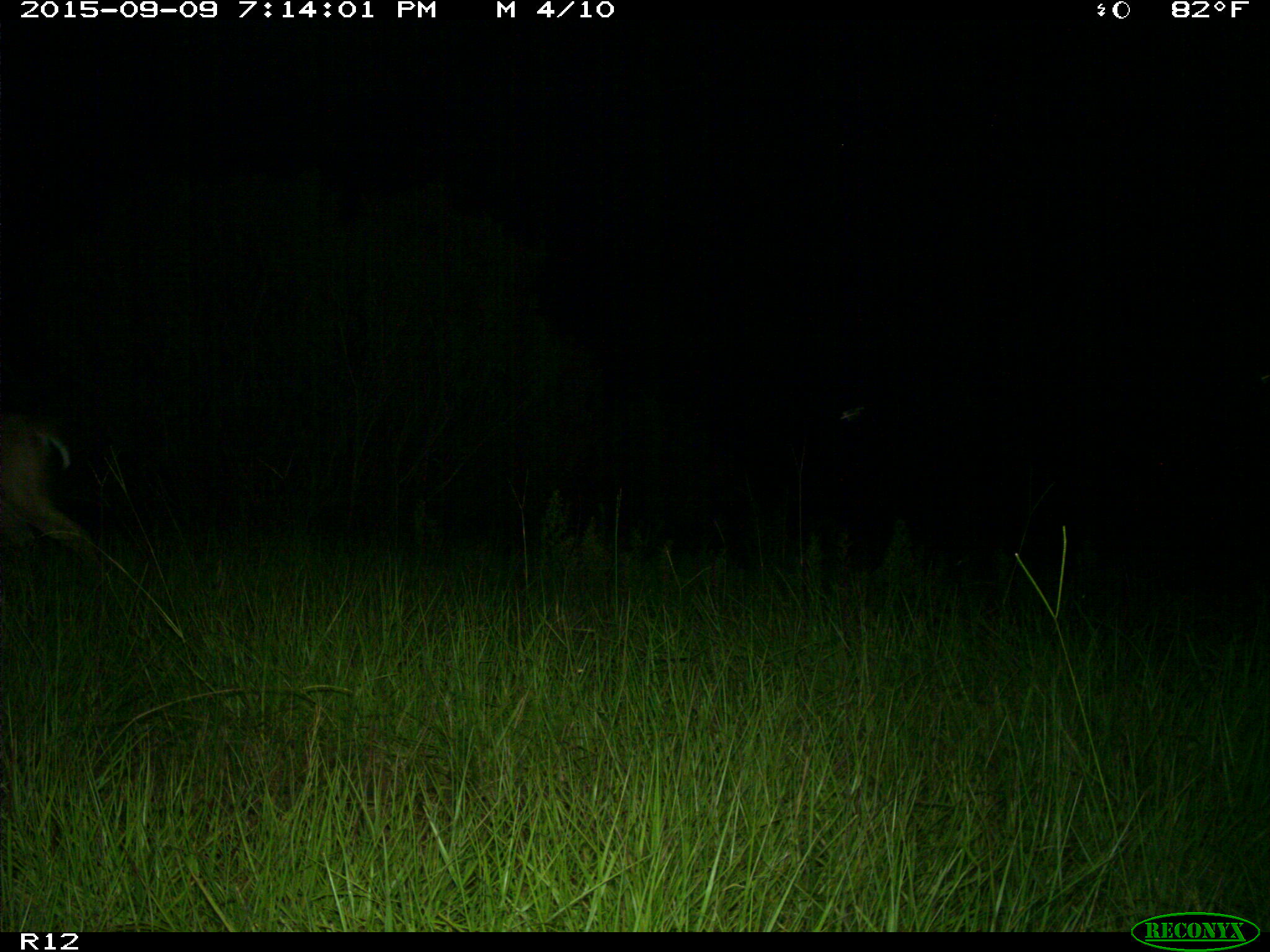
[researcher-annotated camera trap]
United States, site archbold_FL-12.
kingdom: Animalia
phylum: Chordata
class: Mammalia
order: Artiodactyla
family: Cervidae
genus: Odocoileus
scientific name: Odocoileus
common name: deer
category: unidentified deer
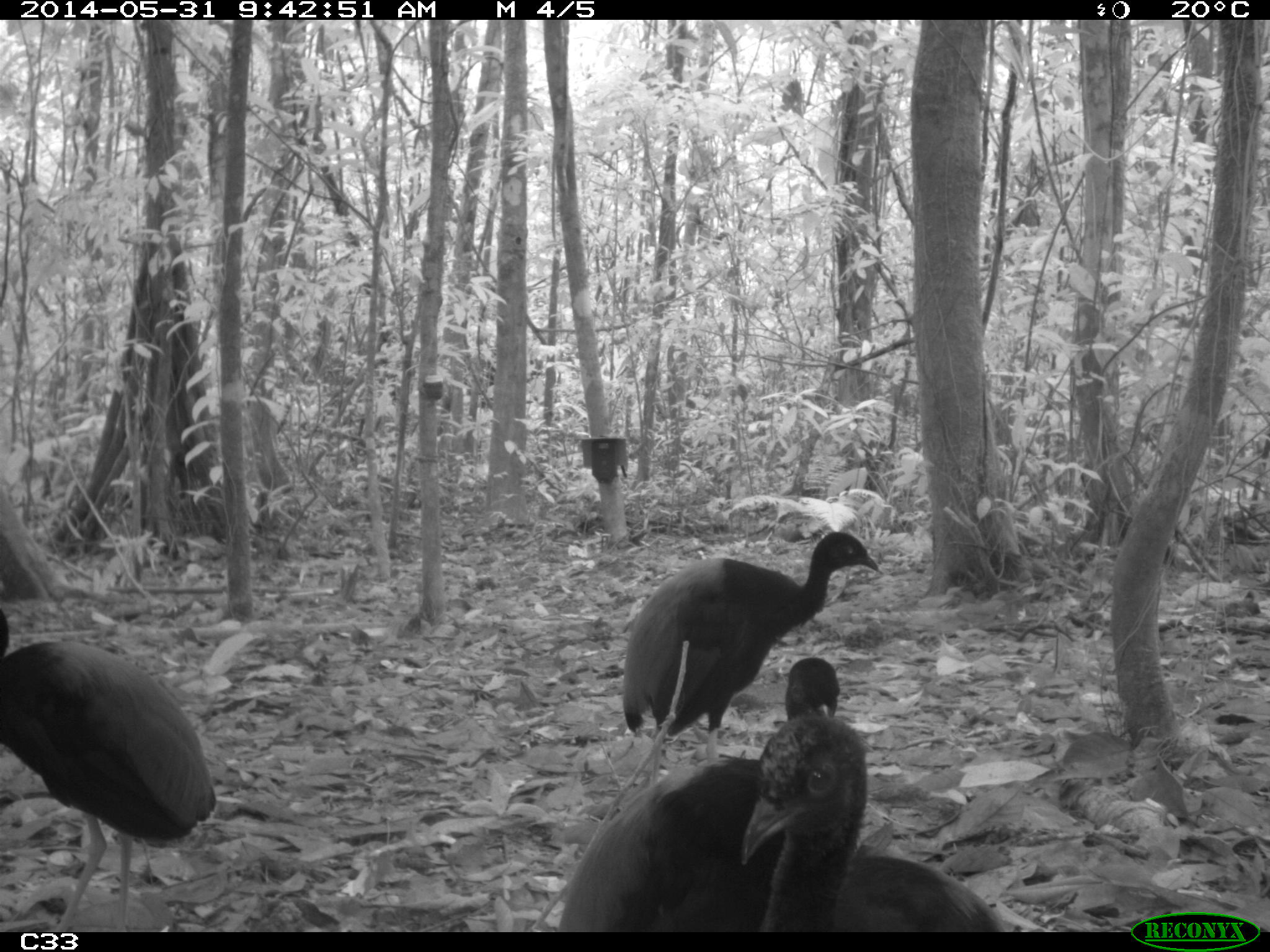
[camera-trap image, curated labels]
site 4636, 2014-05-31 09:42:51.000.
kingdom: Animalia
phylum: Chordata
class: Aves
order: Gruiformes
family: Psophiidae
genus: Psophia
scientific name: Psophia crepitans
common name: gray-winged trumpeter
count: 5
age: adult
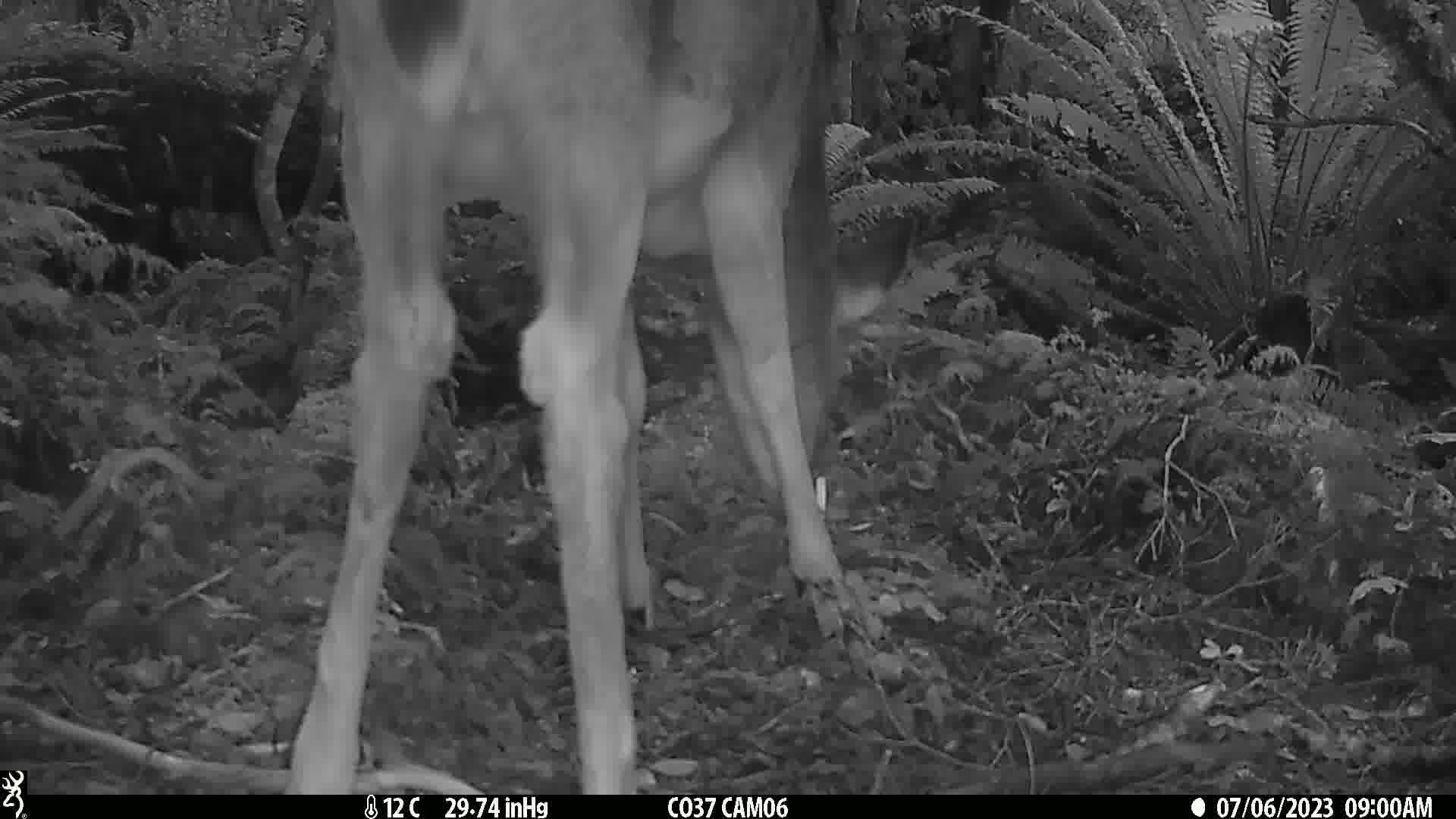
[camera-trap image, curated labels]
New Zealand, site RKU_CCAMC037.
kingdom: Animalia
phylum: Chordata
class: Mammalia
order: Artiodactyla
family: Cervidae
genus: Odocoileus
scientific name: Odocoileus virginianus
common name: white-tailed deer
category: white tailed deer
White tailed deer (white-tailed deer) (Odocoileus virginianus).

——————

## About this task
Copy each entry above exactly; drop the pictures.

## The answer
[researcher-annotated camera trap]
United States, site archbold_FL-12.
kingdom: Animalia
phylum: Chordata
class: Mammalia
order: Artiodactyla
family: Cervidae
genus: Odocoileus
scientific name: Odocoileus
common name: deer
category: unidentified deer
[camera-trap image, curated labels]
site 4636, 2014-05-31 09:42:51.000.
kingdom: Animalia
phylum: Chordata
class: Aves
order: Gruiformes
family: Psophiidae
genus: Psophia
scientific name: Psophia crepitans
common name: gray-winged trumpeter
count: 5
age: adult
[camera-trap image, curated labels]
New Zealand, site RKU_CCAMC037.
kingdom: Animalia
phylum: Chordata
class: Mammalia
order: Artiodactyla
family: Cervidae
genus: Odocoileus
scientific name: Odocoileus virginianus
common name: white-tailed deer
category: white tailed deer
White tailed deer (white-tailed deer) (Odocoileus virginianus).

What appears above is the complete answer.